6.5.25

Quando um deputado quer aceder ao registo telefónico de um jornalista é grave, senhor Presidente. Não é só campanha

 


«Não sei se foi a extrema-direita que se aproveitou da beligerância que vive acampada nas redes sociais, e cresceu, ou se foi ela própria que, com a sua violência, fez das redes sociais o chiqueiro certo para funcionar como campo de treino. Certo é que essa forma de debater, em que ninguém ouve ninguém, não sendo já um exclusivo seu no teatro político, mostra-a como o original que as cópias tanto valorizam. Transportam consigo uma agenda que não precisa que eles cheguem ao poder para si impor.

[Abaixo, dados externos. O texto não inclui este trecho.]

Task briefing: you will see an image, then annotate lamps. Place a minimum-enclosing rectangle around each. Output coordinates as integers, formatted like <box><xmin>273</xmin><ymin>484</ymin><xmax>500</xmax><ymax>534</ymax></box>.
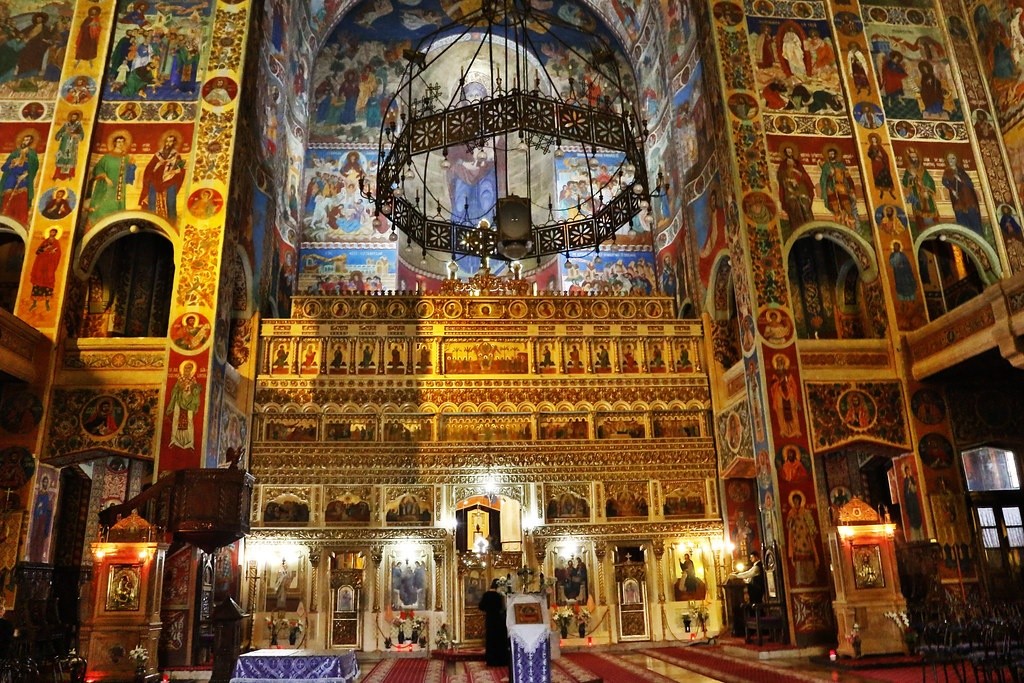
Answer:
<box><xmin>358</xmin><ymin>64</ymin><xmax>670</xmax><ymax>276</ymax></box>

Vejam como o governo está em campanha: no Algarve e no Alentejo, o PSD faz da imigração o tema central da sua propaganda, no dia seguinte a AIMA anuncia que deu ordem de marcha a milhares de imigrantes.

Ainda assim, sendo mau que a agenda mediática fique contaminada pela forma de tratar os temas mais sensíveis acrescentando divisão a uma sociedade já muito polarizada, há coisas piores a acontecer. O sorriso nervoso de Marcelo, gracejando com a ameaça feita a políticos da oposição e a jornalistas, por parte do partido que está no poder, diz-nos que o Presidente sabe que nós sabemos que ele sabe que não é apenas campanha. Não se quer comprometer e percebe-se porquê. Agora, que há reais possibilidades de deixar Belém com estabilidade política e uma maioria (AD+IL) no Parlamento, Marcelo não dirá nada que possa prejudicar a sua família política. E, sobretudo, que possa prejudicar o seu legado político. Imaginem a festa de arromba no Palácio de Belém, se no dia 18 se formar uma maioria parlamentar.

Só que a ideia de vasculhar registos telefónicos para descobrir a fonte de um jornalista do Expresso é tão estúpida que dá para perceber que não se resume a um simples desvio de atenções sobre a nova lista de empresas da Spinumviva. Se fosse só isso, Marcelo tinha razão, era só campanha. Só que a ideia também é atingir o Expresso conotando-o com uma fonte socialista, contando para isso com a preciosa ajuda da notícia do Observador sobre Pedro Delgado Alves. Seguramente, a Hugo Carneiro não lhe passaria pela cabeça pôr a PJ a investigar quem são as fontes que informaram o Observador em matérias que estavam em segredo de justiça. Ao Expresso, aposto, também não. Revelar possíveis fontes de um jornalista para responder a uma declaração política do líder da oposição, que apontava ao primeiro-ministro a responsabilidade da divulgação da informação, pode parecer assunto de grande relevância jornalística, mas é só mais um passo no caminho de descredibilizar o jornalismo, entrincheirando-o. Coloca o jornalismo no ponto onde ele pode ser manietado, insinuando que é apenas fiel depositário de interesses alheios. Pode não ter sido essa a intenção, mas foi esse o resultado. No final, ficou a insinuação de que a fonte do Expresso foi o deputado socialista.

Aliás, para contraditar a insinuação do líder do PS, bastaria dizer que o primeiro-ministro garantia não ter sido ele a fonte do Expresso e acrescentar que havia uma série de pessoas, na Entidade da Transparência e no Parlamento, com acesso àquela informação. Ir mais longe do que isto é pretender insinuar a fonte. Eu não sei quem foi, nem estou interessado em saber, o Observador não sabe quem foi, o PSD não sabe quem foi e ninguém ficará a saber. Nem mesmo com a peregrina ideia de pôr a PJ a vasculhar o registo telefónico do jornalista do Expresso por interposto registo de um deputado. Sim, para o efeito pretendido só haveria interesse se no registo de Pedro Delgado Alves houvesse uma chamada para um telefone de um jornalista do Expresso. Sim, o deputado do PSD queria aceder ao registo telefónico de um jornalista. Quando a campanha terminar, faça o favor de se meter ao caminho, senhor Presidente, e avise os deputados que não há Democracia sem liberdade de imprensa. Se quem faz as leis não as conhece, estamos muito mal entregues.»